*** Passage shown

New baskets installed in a kitchen sink.  Kitchen Sink Repair Or Remodel:

Installing Stainless Steel
Sink Baskets

In This Article:

Remove the locking ring and gaskets from the basket, apply silicone caulk to sink, set basket in place, install gasket and locking ring

Related Articles:

Skill Level: 3 (Moderate)

Time Taken: 30 Minutes

By , Editor

The stainless steel basin had a pair of big holes in the bottom, suitable for attaching strainer baskets or a garbage disposal.


The basic strainer basket, about $10 at Home Depot or other fine suburban big-box retail stores.


Upside down: The basket comes with a black rubber gasket that seals underneath the basin, a thick paper washer, and a die-cast metal lock nut to clamp the basket onto the basin. There is also a smaller lock nut that connects the sink tail-piece (the first part of the drain system) to the basket.


I applied a bead of clear silicone to the rim of the opening. I also applied a small bead of silicone to the underside of the edge of the basket.


Holding the basket by the center, I set it in the hole and gave it a slight turn to spread the silicone slightly.


Down Under: I applied a thin layer of pipe thread compound (a.k.a. pipe dope) to the larger diameter threads.

Few plumbers use thread compound here, but I believe in lubricating threads whenever possible. There have been so many times that I needed to remove a basin lock nut, but was unable to because of the slight corrosion that inevitably forms there. Thread compound should prevent this problem.


The metal lock nut, the rubber gasket and the paper washer were installed, turning by hand most of the way. The only practical way to tighten these huge lock nuts is to use a pair of 18" jumbo Channel-Lock pliers. To hold the basket from turning I use a pair of screwdrivers placed  in an X-formation in the little holes.

******

### What you will do
Decide whether each statement agrees with the sink basket article: (a) the writer put silicone only on the rim of the sink opening, (b) most plumbers use thread compound on the larger threads, and (c) the job is listed as taking 30 minutes. Answer yes or no for each, and quote the words of the article that settle it. The records that follow come from a separate source and have no connection to the sink basket article.

*** Entries shown

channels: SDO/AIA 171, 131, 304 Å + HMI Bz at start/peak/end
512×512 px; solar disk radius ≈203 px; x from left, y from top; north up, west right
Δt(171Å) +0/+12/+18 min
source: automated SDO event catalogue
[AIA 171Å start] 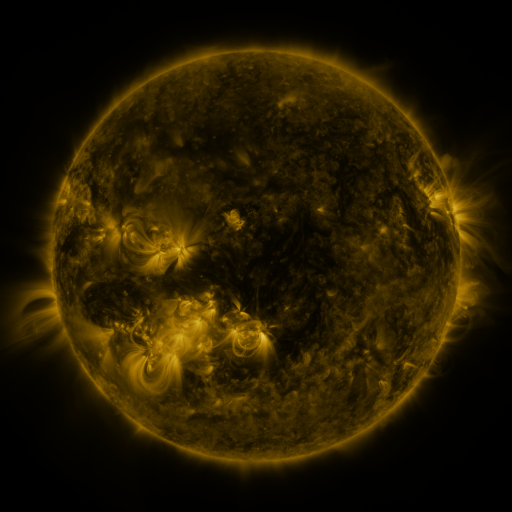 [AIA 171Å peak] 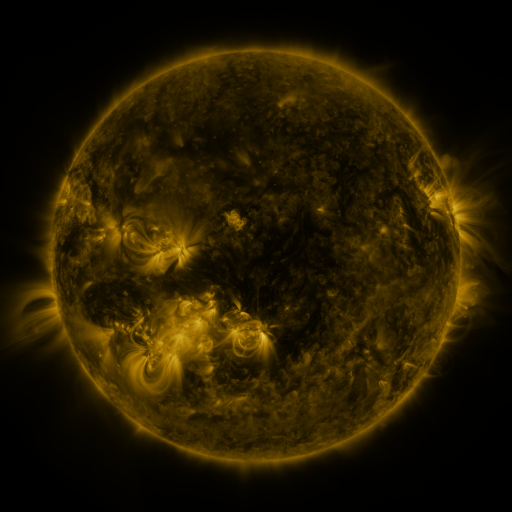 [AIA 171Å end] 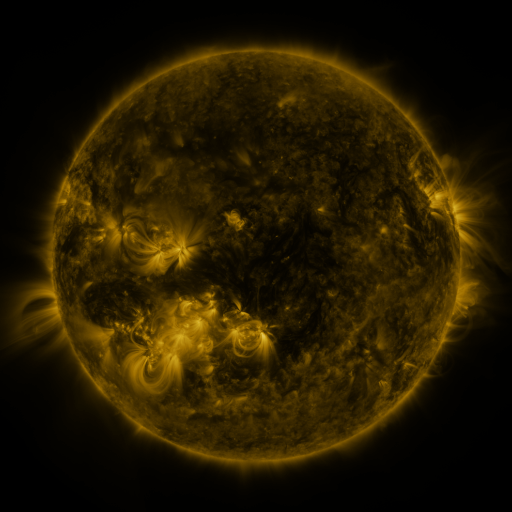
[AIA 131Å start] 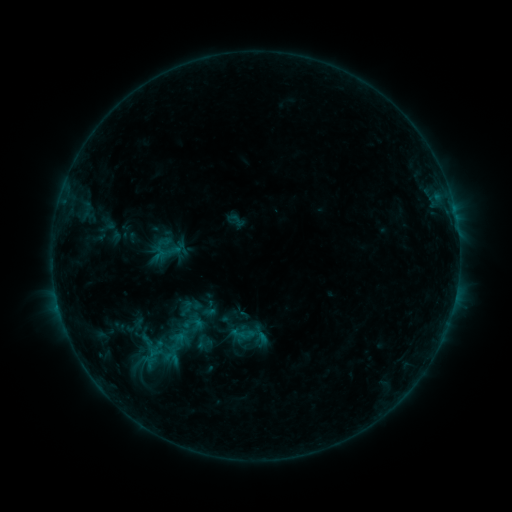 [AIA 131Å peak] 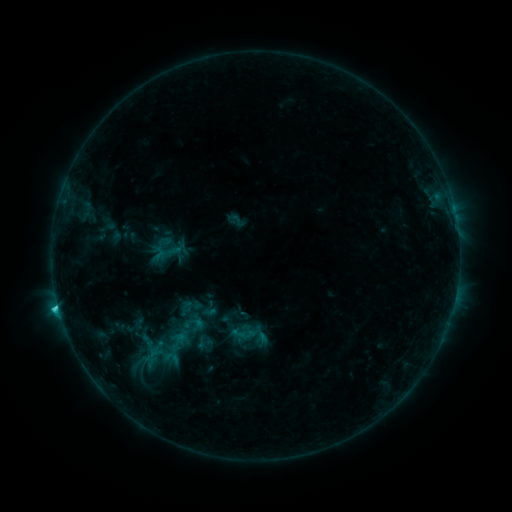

******

### Exercise response
(a) No: "I also applied a small bead of silicone to the underside of the edge of the basket."
(b) No: "Few plumbers use thread compound here"
(c) Yes: "Time Taken: 30 Minutes"